The RNASEL gene plays a critical role in combating viral infections. When cells are infected by viruses, interferons induce the expression of OAS (2’, 5’-oligoadenylate synthetase) which activates RNASEL, an enzyme that degrades viral RNA. The important role this gene plays in promoting health is likely why the gene has evolved in so many different organisms—birds, reptiles, and mammals—and why it likely evolved so rapidly. According to the Red Queen hypothesis, a biological “arms race” occurs between pathogen and host, where each increasingly arms itself and evolves to combat the other. Since the RNASEL gene is involved in combating viruses and viral infection, it is quite possible that it was positively selected and bred into numerous populations. ZHANG’s lab confirmed their speculations on the evolution of RNASEL, ZHANG’s lab sequencing the gene in 11 primates, finding a strong genetic basis for the idea that RNASEL is a positively selected trait. But what about humans?
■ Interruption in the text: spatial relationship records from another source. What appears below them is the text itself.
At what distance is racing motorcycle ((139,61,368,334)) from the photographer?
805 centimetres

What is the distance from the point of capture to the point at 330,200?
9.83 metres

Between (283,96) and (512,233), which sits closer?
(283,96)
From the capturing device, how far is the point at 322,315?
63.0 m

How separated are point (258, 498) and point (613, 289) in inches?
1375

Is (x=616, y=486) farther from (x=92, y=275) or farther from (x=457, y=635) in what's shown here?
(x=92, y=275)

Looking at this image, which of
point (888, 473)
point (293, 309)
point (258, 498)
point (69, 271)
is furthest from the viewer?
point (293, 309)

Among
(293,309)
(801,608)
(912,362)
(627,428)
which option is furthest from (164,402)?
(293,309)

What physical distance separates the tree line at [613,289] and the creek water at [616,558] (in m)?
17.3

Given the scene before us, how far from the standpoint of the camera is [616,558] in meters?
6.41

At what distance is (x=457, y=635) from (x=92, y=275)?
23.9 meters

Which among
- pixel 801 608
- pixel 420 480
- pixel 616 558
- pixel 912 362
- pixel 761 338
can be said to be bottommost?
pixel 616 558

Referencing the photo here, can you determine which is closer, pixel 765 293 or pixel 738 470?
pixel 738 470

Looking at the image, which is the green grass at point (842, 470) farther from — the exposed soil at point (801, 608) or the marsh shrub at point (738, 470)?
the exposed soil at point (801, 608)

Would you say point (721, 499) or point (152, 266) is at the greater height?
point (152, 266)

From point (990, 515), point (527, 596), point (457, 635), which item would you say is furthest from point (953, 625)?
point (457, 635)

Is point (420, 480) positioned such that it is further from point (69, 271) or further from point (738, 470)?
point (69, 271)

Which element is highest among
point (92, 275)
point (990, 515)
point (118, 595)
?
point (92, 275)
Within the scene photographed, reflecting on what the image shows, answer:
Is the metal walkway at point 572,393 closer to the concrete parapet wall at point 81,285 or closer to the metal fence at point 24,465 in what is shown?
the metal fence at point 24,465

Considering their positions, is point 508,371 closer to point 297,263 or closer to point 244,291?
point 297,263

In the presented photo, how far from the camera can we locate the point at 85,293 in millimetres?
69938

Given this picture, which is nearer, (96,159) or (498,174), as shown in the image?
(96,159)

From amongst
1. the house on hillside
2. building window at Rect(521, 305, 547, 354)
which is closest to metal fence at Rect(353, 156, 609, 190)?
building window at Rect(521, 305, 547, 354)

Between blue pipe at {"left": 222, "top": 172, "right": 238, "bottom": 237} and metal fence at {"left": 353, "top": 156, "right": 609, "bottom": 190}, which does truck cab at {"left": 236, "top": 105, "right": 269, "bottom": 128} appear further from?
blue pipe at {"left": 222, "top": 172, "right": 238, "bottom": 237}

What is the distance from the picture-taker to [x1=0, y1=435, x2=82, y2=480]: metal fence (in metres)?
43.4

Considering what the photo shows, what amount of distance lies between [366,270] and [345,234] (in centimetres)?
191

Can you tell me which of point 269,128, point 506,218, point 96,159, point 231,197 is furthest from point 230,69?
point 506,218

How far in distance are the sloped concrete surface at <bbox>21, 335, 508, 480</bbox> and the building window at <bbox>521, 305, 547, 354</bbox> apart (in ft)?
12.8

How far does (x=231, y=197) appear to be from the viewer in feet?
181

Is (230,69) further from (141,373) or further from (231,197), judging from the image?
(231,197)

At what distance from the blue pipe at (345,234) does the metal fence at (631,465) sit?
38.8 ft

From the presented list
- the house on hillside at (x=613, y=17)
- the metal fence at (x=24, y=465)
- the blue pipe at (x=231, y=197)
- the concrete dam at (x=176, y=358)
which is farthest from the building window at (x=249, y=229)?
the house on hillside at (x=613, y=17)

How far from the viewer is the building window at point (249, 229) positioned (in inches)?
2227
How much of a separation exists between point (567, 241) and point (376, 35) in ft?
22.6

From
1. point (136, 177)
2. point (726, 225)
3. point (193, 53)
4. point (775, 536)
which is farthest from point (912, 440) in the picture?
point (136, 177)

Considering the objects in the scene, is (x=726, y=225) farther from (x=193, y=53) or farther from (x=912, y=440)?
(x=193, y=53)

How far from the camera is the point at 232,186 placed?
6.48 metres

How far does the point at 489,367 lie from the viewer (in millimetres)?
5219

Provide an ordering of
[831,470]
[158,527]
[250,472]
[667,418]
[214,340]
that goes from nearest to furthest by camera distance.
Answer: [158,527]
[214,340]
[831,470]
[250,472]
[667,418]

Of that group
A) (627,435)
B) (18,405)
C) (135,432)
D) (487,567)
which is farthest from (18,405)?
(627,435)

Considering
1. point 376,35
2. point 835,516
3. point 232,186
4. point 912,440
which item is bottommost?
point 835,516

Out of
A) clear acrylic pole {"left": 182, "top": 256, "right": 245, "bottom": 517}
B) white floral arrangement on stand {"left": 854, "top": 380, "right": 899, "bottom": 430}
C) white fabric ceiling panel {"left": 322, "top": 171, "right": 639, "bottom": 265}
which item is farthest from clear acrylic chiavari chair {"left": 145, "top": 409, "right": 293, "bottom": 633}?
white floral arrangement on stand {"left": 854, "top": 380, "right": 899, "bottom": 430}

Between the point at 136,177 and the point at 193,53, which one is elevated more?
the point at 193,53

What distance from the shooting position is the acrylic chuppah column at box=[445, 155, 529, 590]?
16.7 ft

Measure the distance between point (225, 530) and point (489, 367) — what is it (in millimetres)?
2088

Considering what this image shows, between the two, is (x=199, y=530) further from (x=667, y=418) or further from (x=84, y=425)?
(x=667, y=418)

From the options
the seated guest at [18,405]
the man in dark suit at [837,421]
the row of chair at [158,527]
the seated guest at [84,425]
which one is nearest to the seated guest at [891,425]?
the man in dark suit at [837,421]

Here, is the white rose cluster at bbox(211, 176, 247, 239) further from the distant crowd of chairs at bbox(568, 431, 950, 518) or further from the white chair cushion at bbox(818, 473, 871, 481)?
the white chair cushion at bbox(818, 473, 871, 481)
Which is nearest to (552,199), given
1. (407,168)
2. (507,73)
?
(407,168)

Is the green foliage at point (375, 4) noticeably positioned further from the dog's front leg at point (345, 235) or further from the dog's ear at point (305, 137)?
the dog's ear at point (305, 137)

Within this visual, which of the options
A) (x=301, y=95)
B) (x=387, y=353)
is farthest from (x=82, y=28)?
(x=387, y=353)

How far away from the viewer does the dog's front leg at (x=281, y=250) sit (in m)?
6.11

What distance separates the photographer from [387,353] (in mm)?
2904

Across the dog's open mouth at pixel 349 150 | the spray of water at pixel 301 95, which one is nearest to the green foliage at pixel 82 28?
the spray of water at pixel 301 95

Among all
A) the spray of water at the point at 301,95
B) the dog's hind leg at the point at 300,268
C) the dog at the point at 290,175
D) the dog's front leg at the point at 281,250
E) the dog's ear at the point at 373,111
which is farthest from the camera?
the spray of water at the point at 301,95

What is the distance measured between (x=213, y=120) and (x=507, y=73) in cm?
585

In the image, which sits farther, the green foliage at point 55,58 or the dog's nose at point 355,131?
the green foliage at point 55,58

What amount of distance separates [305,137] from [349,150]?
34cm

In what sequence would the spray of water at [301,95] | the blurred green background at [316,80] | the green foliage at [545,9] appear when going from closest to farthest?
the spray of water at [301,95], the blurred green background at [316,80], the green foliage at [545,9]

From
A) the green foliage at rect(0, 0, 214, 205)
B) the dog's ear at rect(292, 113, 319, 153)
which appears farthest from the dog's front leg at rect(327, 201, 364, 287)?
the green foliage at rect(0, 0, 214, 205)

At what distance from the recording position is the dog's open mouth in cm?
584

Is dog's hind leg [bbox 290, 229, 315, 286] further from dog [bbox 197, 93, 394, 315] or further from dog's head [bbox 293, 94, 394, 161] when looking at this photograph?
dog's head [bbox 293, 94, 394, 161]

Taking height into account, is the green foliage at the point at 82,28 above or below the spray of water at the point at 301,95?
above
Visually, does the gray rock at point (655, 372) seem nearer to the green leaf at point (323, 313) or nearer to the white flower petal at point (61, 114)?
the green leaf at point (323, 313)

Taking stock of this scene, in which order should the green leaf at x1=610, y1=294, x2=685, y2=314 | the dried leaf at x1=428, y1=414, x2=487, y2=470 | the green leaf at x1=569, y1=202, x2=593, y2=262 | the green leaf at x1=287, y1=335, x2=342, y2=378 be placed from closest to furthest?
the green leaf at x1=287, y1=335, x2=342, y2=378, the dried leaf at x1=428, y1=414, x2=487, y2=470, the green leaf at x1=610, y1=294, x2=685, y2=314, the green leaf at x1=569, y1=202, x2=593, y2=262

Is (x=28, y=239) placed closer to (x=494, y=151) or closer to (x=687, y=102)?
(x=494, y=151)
In humans, RNASEL has strong associations with risks of prostate cancer, incidence rates of which vary considerably across different populations. While relatively high in Oceania, North America and Europe, in Africa and Asia, the risks are much lower. Though there are a variety of non-genetic factors that contribute to this—particularly Asian populations’ diet, rich in soy products—DNA sequencing of 144 randomly selected subjects from Africa, Europe, East Asia and South Asia suggested that certain mutations to the RNASEL gene are associated with an increase or decreased risk for prostate cancer.
The DNA sequencing they performed showed that RNASEL genes containing 541D polymorphisms likely have a greater ability to defend against viruses, which are often associated with early stages of prostate cancer. This finding suggests a protective effect of RNASEL mutations,with the 462R-541D substitutions allowing for a more effective activity of the enzyme to defend against infections, thereby substantially reducing the onset of prostate cancer. The RNASEL haplotype 462R-541D likely then evolved because of the advantage it gave in defending against viral infections.
Though previous studies have shown that the evolution of protection against viruses often comes at the cost of developing traits making populations susceptible to cancer, ZHANG’s research proposes a different model, where an evolved defense against viral infections is actually linked to a reduction in the risk of cancer. This new model will likely have significant impact on how we view and understand the co-evolution, or arms race, of organisms and disease.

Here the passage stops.